The Oregon Health Authority also ended outdoor mask requirements, but its director couldn’t say when metrics to end indoor mask rules would be available.
Oregon Department of Education Director Colt Gill and Oregon Health Authority Director Patrick Allen revealed the latest coronavirus developments in a joint news conference.
Under the new testing program, asymptomatic staff and students will be able to go to school and participate in extracurricular activities if they test negative for the disease immediately after an exposure in school and again in five to seven days. Schools will offer the free test regardless of insurance or immigration status.
Test to stay applies only to exposures within schools, where layers of protocols reduce the risk of spread, Gill said. Staff and students who are exposed outside school or during extracurricular activities must still quarantine, Gill said. Students who were exposed in school but tested negative must still maintain quarantine when not at school and wear a mask at school and activities.
COVID-19 exposure quarantines have forced thousands of unvaccinated students into distance learning for seven to 14 days, depending on school and county rules. Schools have been asking for the testing option.
“We’ve consistently pressed our state leaders for responsible steps that protect the public health while keeping more students in class,” said Maureen Wolf, OSBA Board president. “We support these moves and will continue to advocate for extensions of local control for our members.”

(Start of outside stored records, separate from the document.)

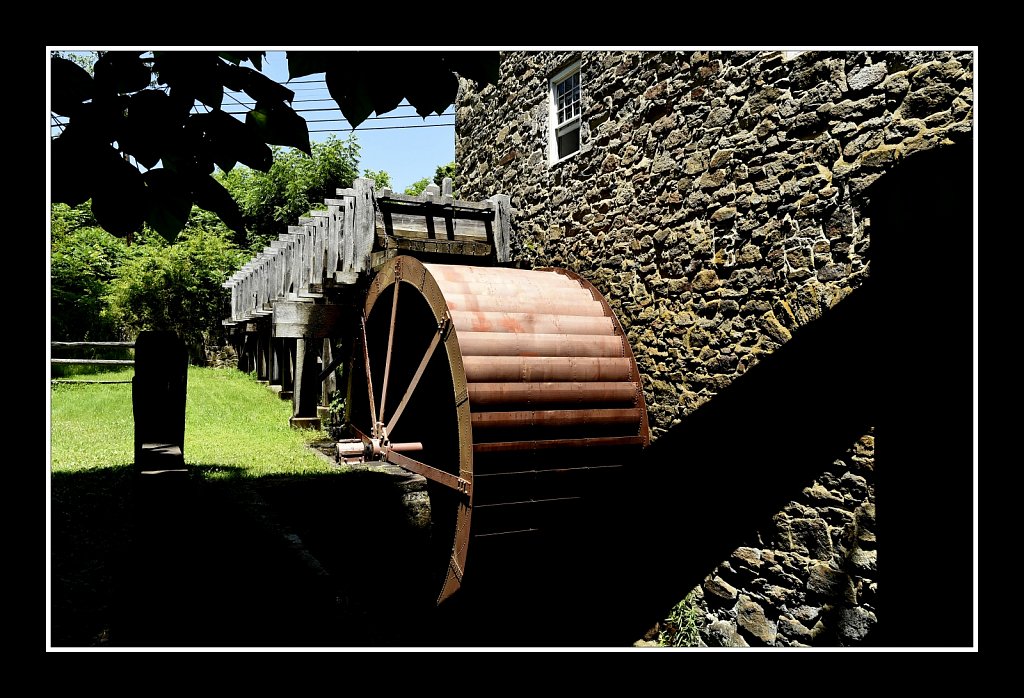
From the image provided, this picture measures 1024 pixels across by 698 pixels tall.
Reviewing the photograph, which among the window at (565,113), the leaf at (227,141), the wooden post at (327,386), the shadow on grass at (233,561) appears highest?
the window at (565,113)

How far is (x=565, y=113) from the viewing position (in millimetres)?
6793

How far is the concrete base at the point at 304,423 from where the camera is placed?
1173 centimetres

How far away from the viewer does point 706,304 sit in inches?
189

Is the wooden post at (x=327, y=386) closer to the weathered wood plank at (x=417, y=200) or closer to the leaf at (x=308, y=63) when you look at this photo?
the weathered wood plank at (x=417, y=200)

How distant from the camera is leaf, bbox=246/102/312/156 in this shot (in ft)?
5.78

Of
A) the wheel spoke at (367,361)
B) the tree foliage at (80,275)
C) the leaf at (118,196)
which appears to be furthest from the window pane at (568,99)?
the tree foliage at (80,275)

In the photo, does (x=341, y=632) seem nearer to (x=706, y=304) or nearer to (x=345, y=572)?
(x=345, y=572)

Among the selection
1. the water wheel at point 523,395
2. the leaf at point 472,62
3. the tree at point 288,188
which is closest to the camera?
the leaf at point 472,62

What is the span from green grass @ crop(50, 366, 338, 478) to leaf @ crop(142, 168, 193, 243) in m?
7.11

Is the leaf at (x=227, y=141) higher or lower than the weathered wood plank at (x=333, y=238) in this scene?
lower

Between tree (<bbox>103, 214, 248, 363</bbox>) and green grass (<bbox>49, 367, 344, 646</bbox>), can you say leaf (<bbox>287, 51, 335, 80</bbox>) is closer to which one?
green grass (<bbox>49, 367, 344, 646</bbox>)

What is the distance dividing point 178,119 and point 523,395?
11.4 feet

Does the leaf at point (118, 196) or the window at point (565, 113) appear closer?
the leaf at point (118, 196)

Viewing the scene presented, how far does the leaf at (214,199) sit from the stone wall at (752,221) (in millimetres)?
3385
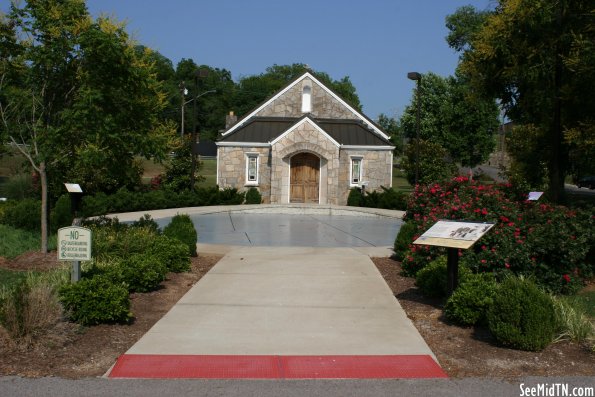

Baker School District Superintendent Mark Witty said he is excited about the program. He met with local health authorities Tuesday morning to start planning before the official announcement.
The district, with nearly 5,000 staff and students, had quarantined nearly 300 individuals through the start of November, according to Public Information and Communications Coordinator Lindsey McDowell.
Although many COVID-19 policies have met political resistance, Witty expected his eastern Oregon community to embrace testing. Families can opt out of testing if they prefer to follow quarantine protocols.
Not only will the program help keep more students in classes where they learn best, it will also ease the burden on families who must cope with child care and other issues when their children are not in school, Witty said.
“It creates a more equitable situation because really not all families are organized in a way to manage the quarantines the same,” he said.
The test-to-stay program using rapid antigen tests is immediately available and ties into ODE’s diagnostic testing program that about 170 districts are already using.
Allen and Gill reminded people that vaccinations remain the best way to avoid quarantines as well as prevent community spread. Asymptomatic vaccinated students don’t have to quarantine after an exposure.
Allen also announced that OHA is ending the state requirement to wear masks outdoors. Gill said schools are no longer required by the state to mandate masks outdoors, but local leaders could set their own rules based on school conditions. He encouraged schools to consider how and where students are in proximity outdoors.
Allen said that although Oregon’s COVID-19 situation is improving, the state is not “remotely close” to ending indoor mask mandates. OHA is still likely weeks away from even being able to identify metrics for ending indoor mask requirements, Allen said. The disease’s unpredictable nature and continued high hospital-usage rates made it unwise to set expectations that could then change, he said.